The GST Council met for the third time on Monday over compensating the states for the shortfall in tax collections, PTI reported. Finance Minister Nirmala Sitharaman, who heads the Council, said the Centre cannot borrow and pay states for the shortfall.

According to her, if the Centre borrows any money, it will result in a rise in bond yields, which in turn would result in an increase of borrowing costs for the government and private sectors.

Monday’s meeting ended without reaching any consensus, as it happened in the last two meetings.

The Centre has been proposing the states to borrow against future GST collections to make up for the shortfall. The finance minister said that 21 states had agreed to take this suggestion.

However, other states insisted on a decision to be taken by consensus, she said.

“We were not able to arrive at a consensus,” Sitharaman said.

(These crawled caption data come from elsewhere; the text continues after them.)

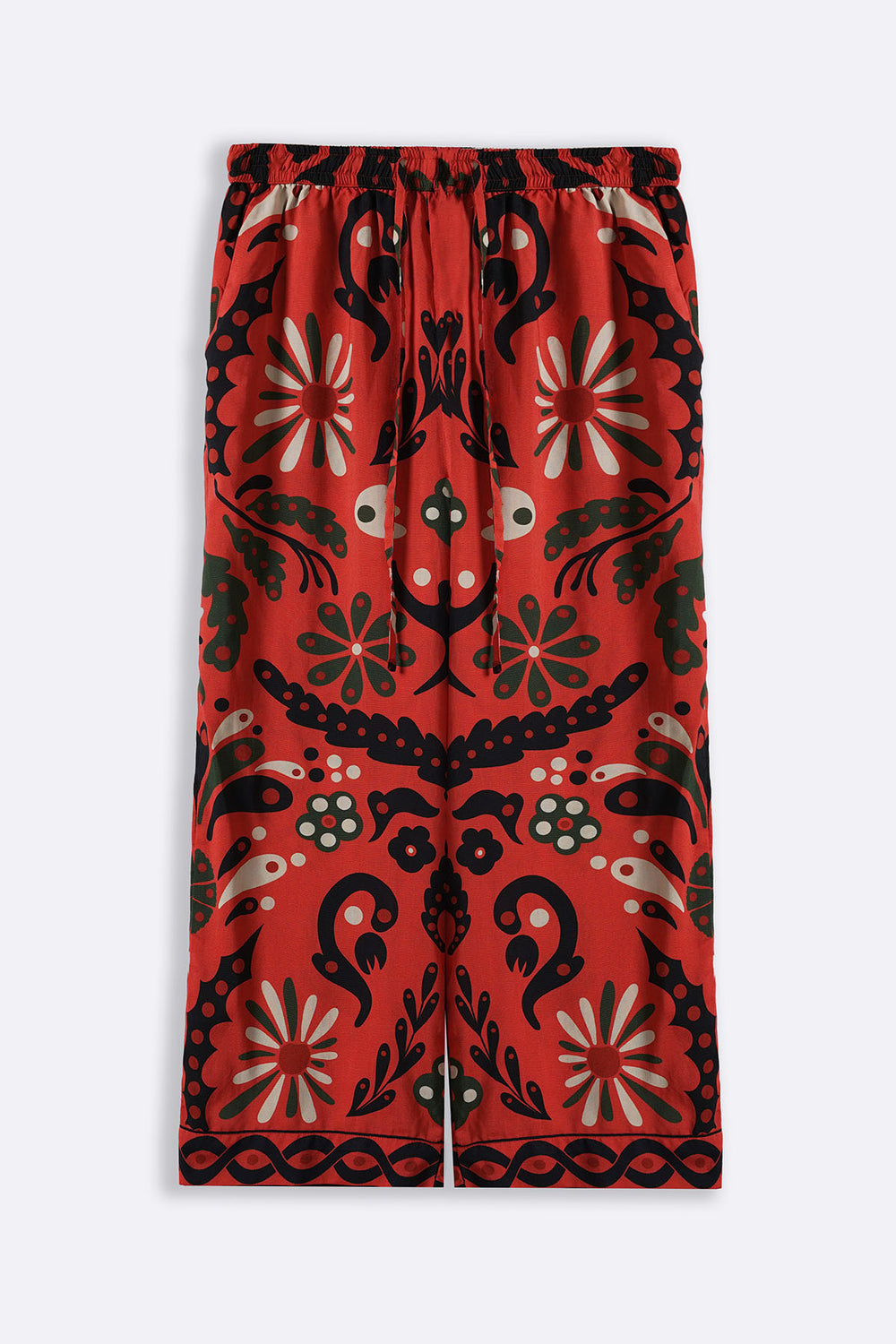 RED CRIMSON PRINTED PANTS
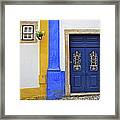 Blue Door Of Medieval Obidos Framed Print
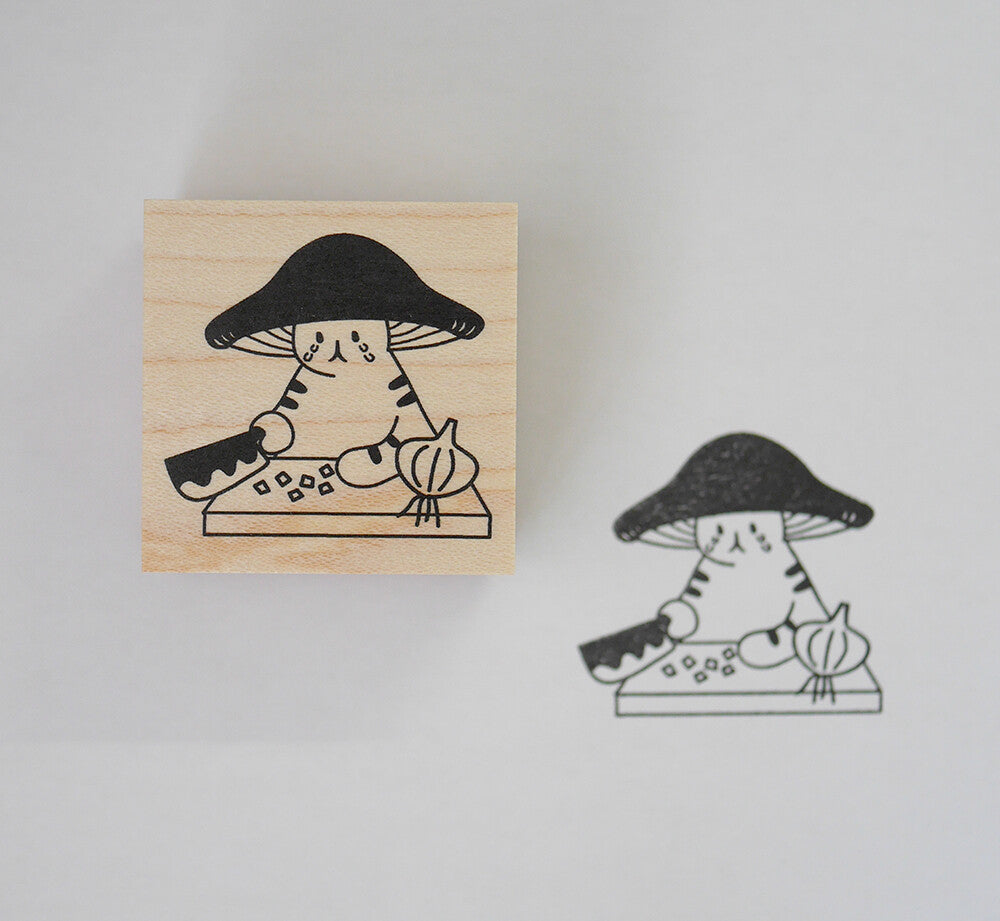 Mushroom Cat chopping onions Stamp | 4Legs (Japan)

In its previous meeting last week, the Council had decided to extend the surcharge on taxes on luxury goods such as cars and tobacco products beyond June 2022 but failed to reach a consensus on ways to compensate states for loss of tax revenue.

The projected total compensation shortfall in the current fiscal stands at Rs 2.35 lakh crore.

As many as 21 states — which are BJP-ruled or have supported it on various issues — have opted to borrow Rs 1.10 lakh crore to meet the compensation shortfall.

The Centre has released Rs 20,000 crore to the states towards compensation shortfall so far in the current fiscal.